Aber das ist mir egal, damit kann ich leben. Direkt vor "Training Day" habe
ich einen anderen Film mit dem Titel "John Q" gedreht, der aber erst 2002
in die Kinos kommt. Darin spiele ich einen ganz süßen, netten
Familienmenschen. Mein Koproduzent meinte, dass dies meine Entschuldigung
für "Training Day" sein könnte. Aber ich mache mir darüber
keine Gedanken. Ich wollte diesen Polizisten spielen, und wenn die Menschen
mich so nicht sehen wollen, sollen sie nicht ins Kino gehen.
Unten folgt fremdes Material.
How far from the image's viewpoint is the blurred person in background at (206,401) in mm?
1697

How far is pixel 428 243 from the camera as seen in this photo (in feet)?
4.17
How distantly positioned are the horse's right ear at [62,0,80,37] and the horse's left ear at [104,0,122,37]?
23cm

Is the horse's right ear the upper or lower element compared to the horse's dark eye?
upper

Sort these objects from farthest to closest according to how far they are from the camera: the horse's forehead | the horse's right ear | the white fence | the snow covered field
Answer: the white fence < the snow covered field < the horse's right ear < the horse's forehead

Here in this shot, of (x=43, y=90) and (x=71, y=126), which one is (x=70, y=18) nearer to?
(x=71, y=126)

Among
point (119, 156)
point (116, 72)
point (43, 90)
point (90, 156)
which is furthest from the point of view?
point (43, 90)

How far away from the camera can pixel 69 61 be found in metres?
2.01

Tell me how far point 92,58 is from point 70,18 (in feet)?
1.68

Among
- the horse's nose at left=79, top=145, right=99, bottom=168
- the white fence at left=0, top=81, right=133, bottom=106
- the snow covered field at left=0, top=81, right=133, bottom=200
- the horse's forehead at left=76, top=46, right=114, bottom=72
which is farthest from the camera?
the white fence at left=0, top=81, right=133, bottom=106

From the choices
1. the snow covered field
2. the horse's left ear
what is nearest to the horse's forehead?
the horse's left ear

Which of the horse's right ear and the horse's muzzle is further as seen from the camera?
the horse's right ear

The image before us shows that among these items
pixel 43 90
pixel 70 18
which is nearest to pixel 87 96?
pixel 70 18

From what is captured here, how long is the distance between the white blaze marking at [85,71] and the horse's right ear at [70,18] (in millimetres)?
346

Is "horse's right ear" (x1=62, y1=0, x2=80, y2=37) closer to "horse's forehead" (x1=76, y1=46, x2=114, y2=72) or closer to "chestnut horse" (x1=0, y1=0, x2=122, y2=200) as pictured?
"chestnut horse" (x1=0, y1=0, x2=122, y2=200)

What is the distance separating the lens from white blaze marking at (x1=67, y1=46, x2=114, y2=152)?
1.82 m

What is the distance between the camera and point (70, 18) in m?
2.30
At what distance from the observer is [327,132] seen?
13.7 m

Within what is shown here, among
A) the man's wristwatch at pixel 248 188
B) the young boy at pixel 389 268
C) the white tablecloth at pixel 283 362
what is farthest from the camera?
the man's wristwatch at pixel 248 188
Ich bin nicht
da, um das Publikum zufrieden zu stellen, sondern ich will verschiedene Figuren
spielen. Dieser Film hat mich stimuliert.
Frage: Immer wieder hört man von großen Polizeiskandalen
in Los Angeles und anderen amerikanischen Städten. Inwiefern bewegt
Sie so etwas?
Washington: Dieses Drehbuch ist schon fünf Jahre alt und wurde
erst jetzt umgesetzt. Jüngere Skandale konnten also nicht mehr
einfließen. Der Autor stammt zwar aus Los Angeles, aber die Geschichte
hätte auch woanders spielen können. Dennoch sollten wir nicht aus
den Augen lassen, dass es sich hier ein Film handelt - Fiktion und Unterhaltung
stehen an erster Stelle. Skandale hat es immer gegeben und wird es immer
geben.
Frage: Wie verbringen Sie Ihre Zeit, wenn Sie nicht in den USA
drehen?
Washington: Ich bin ein sehr religiöser Mensch und beschäftige
mich viel mit Wohltätigkeitsvereinen und -veranstaltungen. In den letzten
elf Jahren habe ich immer in Europa Urlaub gemacht - meistens in Italien.
In diesem Sommer war ich mit meiner Familie in Paris, in Positano, Elba und
Portofino. Außerdem mag ich Pasta.
Frage: Woher kommt dieser Sinn für Wohltätigkeit?
Washington: Meine Eltern haben mir beigebracht, das was man hat, zu
teilen. Ich verhalte mich entsprechend. Ich habe Glück gehabt, habe
viel Geld verdient und eine wundervolle Familie. Also gebe ich etwas davon
an andere Menschen weiter, die bisher nicht soviel Glück hatten. Ich
rede nicht allzu viel darüber, aber es verschafft mir sehr viel
Befriedigung. Wir haben diesen Film in den gefährlichsten Gegenden von
Los Angeles gedreht, wenn nicht sogar den gefährlichsten in den gesamten
Vereinigten Staaten. Und wir hatten keinerlei Probleme. Man wollte uns zeigen,
dass man auch dort etwas wert ist, dass man Verantwortung übernehmen
kann, wenn man nur die Möglichkeit dazu bekommt. Ich wollte die Familien
kennen lernen, habe mich vorgestellt, sie haben mich eingeladen und wir haben
zusammen gegessen. Letztendlich waren wir wie eine große Familie.